Oliver at the Window, written by Elizabeth Shreeve and illustrated by Candice Hartsough McDonald, was published last month. This book serves as an excellent read aloud for young children when you’re teaching about different kinds of family structures (e.g., two-parent families, separated families, divorced families, blended families, extended families). Additionally, Oliver at the Window can be used to teach several crafting techniques to students. They are:
Commas: This book uses commas in a variety of ways (e.g., in lists, in introductory phrases, before conjunctions, and in dialogue). If you’re looking for mentor sentences to use with your students that include commas, then this book has a bunch of them!
Descriptive Language: Shreeve uses precise words to create sensory images. Towards the end of the book, Oliver’s lion is described as “soft, silky, and just the right size.” That description actually changed the way I thought the lion would feel. Readers hear Oliver’s tummy rumbling, can see snowflakes swirl in the sky, and can hear the school’s gate squeak. This text certainly provides teachers with many opportunities to show students how authors use language to help their readers make a movie in their minds.
Comparisons: There are three spots in Oliver at the Window where Oliver’s dad is compared to Oliver’s mom in both the illustrations and the words. Those places are pages 8 & 9, pages 11 & 12, and pages 16 & 17. Comparisons on those pages reflect which house Oliver is going to go to, what each parent sounds like when they pick him up from school, and pictures that he created of both parents’ houses, respectively. As a reader, I thought this happened so that we could better understand Oliver’s state of confusion, while also understanding his desire to feel more settled in the midst of the great transition he’s going through.
Symbolism: There are two objects in the story that are symbolic of something more.
THE LION: Oliver’s stuffed lion is the only thing in Oliver’s life that is a constant. The Lion is treated kindly by both of Oliver’s parents who allow him to bring the lion to each of their homes. Furthermore, the lion accompanies Oliver to school, though Oliver depends on the lion less and less as he begins to transition into the reality of his new life.
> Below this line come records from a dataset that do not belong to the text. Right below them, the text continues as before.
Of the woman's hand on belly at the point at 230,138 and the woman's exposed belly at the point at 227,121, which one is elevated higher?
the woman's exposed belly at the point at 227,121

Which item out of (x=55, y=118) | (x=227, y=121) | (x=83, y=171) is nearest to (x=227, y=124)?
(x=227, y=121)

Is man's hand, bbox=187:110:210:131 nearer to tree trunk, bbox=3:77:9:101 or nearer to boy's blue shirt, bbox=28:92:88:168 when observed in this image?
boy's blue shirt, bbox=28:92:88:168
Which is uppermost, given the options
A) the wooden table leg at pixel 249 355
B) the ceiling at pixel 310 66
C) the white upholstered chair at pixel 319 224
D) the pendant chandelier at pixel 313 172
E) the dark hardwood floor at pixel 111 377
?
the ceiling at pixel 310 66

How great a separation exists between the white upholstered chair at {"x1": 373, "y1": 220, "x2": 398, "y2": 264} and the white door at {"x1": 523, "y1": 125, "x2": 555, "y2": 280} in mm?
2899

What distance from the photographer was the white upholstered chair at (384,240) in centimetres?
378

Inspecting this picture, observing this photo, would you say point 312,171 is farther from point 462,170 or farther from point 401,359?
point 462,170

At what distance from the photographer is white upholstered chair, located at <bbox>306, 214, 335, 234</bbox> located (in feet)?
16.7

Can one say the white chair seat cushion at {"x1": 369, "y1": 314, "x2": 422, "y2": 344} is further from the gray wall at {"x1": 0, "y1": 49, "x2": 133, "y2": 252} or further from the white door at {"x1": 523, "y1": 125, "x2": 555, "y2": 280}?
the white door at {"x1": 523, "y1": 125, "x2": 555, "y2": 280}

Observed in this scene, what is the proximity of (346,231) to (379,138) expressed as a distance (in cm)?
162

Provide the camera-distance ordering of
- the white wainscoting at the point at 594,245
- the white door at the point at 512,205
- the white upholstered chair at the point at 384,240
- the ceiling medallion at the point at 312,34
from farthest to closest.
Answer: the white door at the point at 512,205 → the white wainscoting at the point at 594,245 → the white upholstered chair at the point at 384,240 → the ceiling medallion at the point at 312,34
THE WINDOW: Oliver spends a lot of time looking out of the window in the beginning of the book. As the book goes on, the window is not needed as much by Oliver since he’s adjusting to his new school (and his new life). He makes a new friend, who is also new, by the window in his pre-school and a friendship develops.
While the publisher states this book is for children ages four – six, I think Oliver at the Window can be used as a mentor text to help students up through third grade with the above-mentioned crafting techniques.
Oliver at the Window is on my desk today.
NOTE: A review copy of this book was provided by Boyds Mills Press.